* _Texte cité_

⟨

Un enjeu majeur : l’adaptation du monde digital à l’autorégulation

Points de vue

Je suis particulièrement heureux et fier de reprendre la parole en tant que Président de l’ARPP, dont le Conseil d’Administration m’a renouvelé sa confiance, le 14 octobre 2015, pour effectuer un second mandat quadriennal. La concertation, au sein de l’ARPP, entre les trois acteurs du monde publicitaire – les annonceurs, les agences et les médias – joue un rôle majeur pour faire vivre la régulation professionnelle permettant de combiner la liberté de création publicitaire indispensable à toute vie économique et une communication responsable vis-à-vis des citoyens et des consommateurs. Cette organisation de « droit souple » pourrait inspirer nombre d’autres secteurs !

François d’Aubert, Président de l’ARPPLa célébration, durant toute l’année 2015, des 80 ans de l’autorégulation publicitaire en France et des 7 ans d’existence de sa forme actuelle sous la dénomination ARPP, a été l’occasion de mesurer les progrès patiemment réalisés jour après jour.

La régulation professionnelle de la publicité a fait ses preuves depuis plusieurs décennies. Son défi, aujourd’hui, est de mieux s’adapter aux acteurs du monde digital. Certes, nos règles leur sont applicables, la Recommandation ARPP Communication publicitaire digitale (enrichie dans sa 4ème version depuis 2000 et adoptée en octobre 2015) s’impose à toute personne partie prenante de la chaîne de valeur d’un message publicitaire diffusé sur le territoire français. Mais il est plus que jamais important de faire partager à l’ensemble de cette chaîne, y compris aux prestataires techniques, le même sens de la responsabilité, dans l’intérêt des professionnels comme des consommateurs. Ces derniers ont clairement démontré ces dernières années qu’ils savaient résister à la publicité si elle allait trop loin. Le développement des Ad blockers [1] met en cause le modèle du numérique gratuit. Le Conseil de l’Ethique Publicitaire (CEP) s’est emparé de ce sujet en septembre dans son Avis « Blocages publicitaires : l’impasse » appelant à une réelle réflexion éthique sur ce phénomène, qui aurait fait perdre, dans le monde [2] , 21,4 milliards de dollars de recettes aux sites web en 2015 ; l’estimation du manque à gagner étant de 41 milliards en 2016. L’enjeu dépasse largement la thématique de la seule publicité digitale, les reproches qui lui sont faits affectant de plus en plus la perception qu’ont les Français de la publicité dans son ensemble.

⟩

* _Lignes de données_
⟨

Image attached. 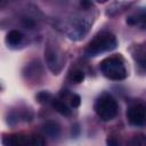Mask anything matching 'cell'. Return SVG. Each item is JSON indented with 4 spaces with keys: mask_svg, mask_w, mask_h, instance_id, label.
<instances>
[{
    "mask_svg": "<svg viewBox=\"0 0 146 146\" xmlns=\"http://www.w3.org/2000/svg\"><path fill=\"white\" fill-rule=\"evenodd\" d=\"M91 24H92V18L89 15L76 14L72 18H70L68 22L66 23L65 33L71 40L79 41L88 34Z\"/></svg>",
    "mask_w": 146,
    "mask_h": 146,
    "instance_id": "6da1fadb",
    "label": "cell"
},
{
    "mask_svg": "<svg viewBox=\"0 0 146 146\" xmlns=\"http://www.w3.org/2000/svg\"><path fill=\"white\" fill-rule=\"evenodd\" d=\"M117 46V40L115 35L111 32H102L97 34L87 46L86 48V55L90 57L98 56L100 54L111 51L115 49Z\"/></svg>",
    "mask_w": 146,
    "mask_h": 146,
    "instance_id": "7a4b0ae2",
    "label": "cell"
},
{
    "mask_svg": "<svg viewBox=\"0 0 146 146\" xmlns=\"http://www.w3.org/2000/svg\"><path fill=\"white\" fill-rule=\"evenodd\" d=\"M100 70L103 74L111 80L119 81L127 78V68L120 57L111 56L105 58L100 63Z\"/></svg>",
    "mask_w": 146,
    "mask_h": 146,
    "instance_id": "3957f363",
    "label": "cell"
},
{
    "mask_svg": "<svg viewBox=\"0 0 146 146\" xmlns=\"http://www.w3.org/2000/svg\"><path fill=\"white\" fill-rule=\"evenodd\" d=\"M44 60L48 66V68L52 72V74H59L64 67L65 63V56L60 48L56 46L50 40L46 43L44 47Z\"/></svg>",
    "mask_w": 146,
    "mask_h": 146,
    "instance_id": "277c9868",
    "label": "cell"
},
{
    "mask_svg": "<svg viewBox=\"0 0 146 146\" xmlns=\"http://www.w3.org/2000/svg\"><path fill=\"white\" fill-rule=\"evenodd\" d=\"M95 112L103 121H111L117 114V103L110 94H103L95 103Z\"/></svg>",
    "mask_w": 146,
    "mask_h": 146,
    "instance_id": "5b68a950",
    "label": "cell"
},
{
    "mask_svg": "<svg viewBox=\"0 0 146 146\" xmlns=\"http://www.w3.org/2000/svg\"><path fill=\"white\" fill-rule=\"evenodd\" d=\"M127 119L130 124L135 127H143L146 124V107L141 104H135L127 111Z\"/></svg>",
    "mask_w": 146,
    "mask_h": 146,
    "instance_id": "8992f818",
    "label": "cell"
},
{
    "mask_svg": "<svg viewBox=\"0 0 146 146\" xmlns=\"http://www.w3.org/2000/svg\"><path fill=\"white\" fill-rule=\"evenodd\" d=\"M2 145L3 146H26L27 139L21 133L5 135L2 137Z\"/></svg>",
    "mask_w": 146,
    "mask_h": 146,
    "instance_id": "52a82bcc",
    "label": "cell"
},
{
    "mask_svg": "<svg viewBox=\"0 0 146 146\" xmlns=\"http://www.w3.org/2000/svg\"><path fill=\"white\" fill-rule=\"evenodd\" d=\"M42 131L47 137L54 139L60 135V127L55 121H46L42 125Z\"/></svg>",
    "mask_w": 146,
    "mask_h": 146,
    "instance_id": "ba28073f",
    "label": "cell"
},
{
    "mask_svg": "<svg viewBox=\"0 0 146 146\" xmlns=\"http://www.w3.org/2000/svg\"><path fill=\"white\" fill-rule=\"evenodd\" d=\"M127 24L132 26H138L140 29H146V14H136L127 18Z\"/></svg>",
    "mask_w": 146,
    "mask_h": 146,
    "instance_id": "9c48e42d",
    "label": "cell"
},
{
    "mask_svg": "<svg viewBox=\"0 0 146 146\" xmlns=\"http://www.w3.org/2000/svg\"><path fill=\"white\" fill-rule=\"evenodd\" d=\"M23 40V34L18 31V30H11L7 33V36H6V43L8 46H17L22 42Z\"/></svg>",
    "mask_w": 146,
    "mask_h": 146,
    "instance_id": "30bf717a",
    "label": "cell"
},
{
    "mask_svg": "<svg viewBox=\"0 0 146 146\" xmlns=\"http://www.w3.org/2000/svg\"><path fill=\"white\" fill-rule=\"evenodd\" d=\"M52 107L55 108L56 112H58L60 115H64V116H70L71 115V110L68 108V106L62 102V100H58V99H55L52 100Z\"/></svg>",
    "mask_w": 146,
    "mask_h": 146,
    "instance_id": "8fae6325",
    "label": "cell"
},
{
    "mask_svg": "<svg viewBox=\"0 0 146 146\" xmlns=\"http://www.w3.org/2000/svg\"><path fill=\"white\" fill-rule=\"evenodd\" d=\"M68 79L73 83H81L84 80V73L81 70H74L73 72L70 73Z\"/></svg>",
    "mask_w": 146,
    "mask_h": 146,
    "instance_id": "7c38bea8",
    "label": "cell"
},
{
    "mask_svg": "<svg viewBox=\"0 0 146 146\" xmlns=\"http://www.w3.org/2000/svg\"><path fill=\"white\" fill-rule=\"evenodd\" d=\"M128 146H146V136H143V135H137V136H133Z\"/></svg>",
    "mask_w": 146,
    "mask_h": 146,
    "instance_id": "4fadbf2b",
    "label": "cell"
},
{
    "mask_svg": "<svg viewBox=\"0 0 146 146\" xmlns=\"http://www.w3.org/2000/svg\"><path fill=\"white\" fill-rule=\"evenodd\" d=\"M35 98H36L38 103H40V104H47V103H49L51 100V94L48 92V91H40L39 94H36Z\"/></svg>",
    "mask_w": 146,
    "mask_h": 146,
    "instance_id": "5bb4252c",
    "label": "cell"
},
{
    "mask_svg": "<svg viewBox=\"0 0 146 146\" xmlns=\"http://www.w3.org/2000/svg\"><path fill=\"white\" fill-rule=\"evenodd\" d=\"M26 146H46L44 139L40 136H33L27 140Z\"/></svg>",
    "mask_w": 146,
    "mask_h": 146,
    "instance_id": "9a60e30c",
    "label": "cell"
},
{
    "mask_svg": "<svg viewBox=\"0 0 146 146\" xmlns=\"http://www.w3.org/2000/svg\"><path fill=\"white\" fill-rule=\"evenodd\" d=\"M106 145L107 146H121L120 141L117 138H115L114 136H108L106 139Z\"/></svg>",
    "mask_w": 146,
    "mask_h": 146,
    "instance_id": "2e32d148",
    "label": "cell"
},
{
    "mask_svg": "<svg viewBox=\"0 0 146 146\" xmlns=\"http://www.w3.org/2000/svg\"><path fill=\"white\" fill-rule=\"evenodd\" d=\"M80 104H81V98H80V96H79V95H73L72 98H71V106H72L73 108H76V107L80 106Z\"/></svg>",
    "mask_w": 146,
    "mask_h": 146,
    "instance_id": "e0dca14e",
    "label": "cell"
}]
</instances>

⟩

* _Énoncé_
Condensez sous forme de liste à puces le paragraphe du texte cité qui commence par « La régulation professionnelle de la publicité », en conservant ses faits essentiels. Ces entrées n'ont aucun lien avec le texte cité.

* _Tâche accomplie_
- La régulation professionnelle de la publicité a fait ses preuves depuis plusieurs décennies. Son défi actuel est de mieux s'adapter aux acteurs du numérique.
- La Recommandation ARPP Communication publicitaire digitale, dont la 4e version a été adoptée en octobre 2015, s'impose à toute la chaîne de valeur d'un message publicitaire diffusé en France.
- Il importe de faire partager le même sens de la responsabilité à toute cette chaîne, prestataires techniques compris.
- Les consommateurs ont montré qu'ils savent résister à une publicité qui va trop loin. L'essor des bloqueurs de publicité remet en cause le modèle du numérique gratuit.
- En septembre, le Conseil de l'Éthique Publicitaire (CEP) a appelé à une réflexion éthique sur ce phénomène dans son avis « Blocages publicitaires : l'impasse ». Selon ce paragraphe, ce phénomène aurait fait perdre aux sites web, dans le monde, 21,4 milliards de dollars de recettes en 2015, et le manque à gagner est estimé à 41 milliards en 2016.
- L'enjeu dépasse la seule publicité digitale, car les reproches qui lui sont faits affectent de plus en plus la perception que les Français ont de la publicité dans son ensemble.